Chart 7 (a 5-day rolling average) portrays how the total number of COVID deaths in Southeastern Michigan continues to flatten, with Detroit reporting the highest cumulative number of deaths at 1,273 on May 19. Wayne County had the second highest total at 989 on May 19.
Chart 8 portrays the total number of COVID deaths per 100,000 people and as of May 21, the cumulative total of COVID deaths per 100,000 people in Detroit was 193 (representing 1,295 deaths). In Wayne County there were 95 COVID deaths per 100,000 people (1,018 total deaths), in Oakland County there were 75 deaths per 100,000 people (945 total deaths), and in Macomb County there were 88 COVID deaths per 100,000 people (772total). The State of Michigan had 51 COVID deaths per 100,000 people, which was equal to 5,129 total deaths. Detroit had the highest single day death count in Southeastern Michigan on May 21; 15 COVID deaths were reported.
In Chart 9 we see that the number of daily statewide deaths increased for the third day in a row. On May 19 the State reported 50 COVID deaths. Chart 10 shows how the number of deaths in Southeastern Michigan, except in Wayne County, have been either leveling off or decreasing. In Wayne County there was a reported 989 deaths, which was an increase of 12 from the day prior. On May 19, 12 COVID deaths were reported in Wayne County, making it the highest number of daily COVID deaths in the region.
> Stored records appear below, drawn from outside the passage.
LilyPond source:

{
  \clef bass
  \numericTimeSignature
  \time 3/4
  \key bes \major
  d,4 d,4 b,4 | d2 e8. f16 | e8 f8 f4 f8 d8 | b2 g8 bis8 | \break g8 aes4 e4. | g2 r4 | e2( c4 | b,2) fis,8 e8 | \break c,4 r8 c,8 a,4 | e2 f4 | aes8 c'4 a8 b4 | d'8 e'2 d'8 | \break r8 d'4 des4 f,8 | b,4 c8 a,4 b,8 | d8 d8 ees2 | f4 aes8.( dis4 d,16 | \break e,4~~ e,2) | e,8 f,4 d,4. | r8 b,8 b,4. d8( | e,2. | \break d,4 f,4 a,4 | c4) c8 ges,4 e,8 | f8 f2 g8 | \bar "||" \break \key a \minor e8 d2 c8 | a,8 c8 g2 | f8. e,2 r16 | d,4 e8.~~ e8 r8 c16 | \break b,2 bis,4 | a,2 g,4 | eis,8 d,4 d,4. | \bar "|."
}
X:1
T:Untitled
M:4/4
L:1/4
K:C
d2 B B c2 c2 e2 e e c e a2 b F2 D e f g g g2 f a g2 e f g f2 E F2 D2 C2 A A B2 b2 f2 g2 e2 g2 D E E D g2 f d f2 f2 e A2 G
For the fifth day in a row Detroit reported 8 daily COVID deaths, further confirming that the number of deaths, at least in areas of Southeastern Michigan, are remaining stable and much lower than in previous weeks. On May 19, of the 69 new deaths reported 36 were reported out of Southeastern Michigan. These numbers are based on 5-day rolling averages.
On May 21 Detroit continued to report a fatality rate of 12.2 percent, showing while it is the highest rate in the region it has leveled off. The fatality rate in Macomb County hit 12 percent for the fist time on May 21 and the State continued to report a fatality rate of 9.6 percent.
One reason we may be seeing such high fatality rates in Michigan is due to the low testing rates. When only having-presumably-a lower of number confirmed COVID cases than is actually likely due to the limited availability of tests, the fatality rate appears higher because the base comparison is smaller than it might be.
While the majority of new daily COVID cases are now being reported outside of Southeastern Michigan, our region still makes up majority of the daily COVID deaths. These numbers have dropped significantly from a month ago, but they are still concerning. Southeastern Michigan does have the largest population in the State though, and is home to several areas that have been disproportionately affected due to population density and other socioeconomic reasons.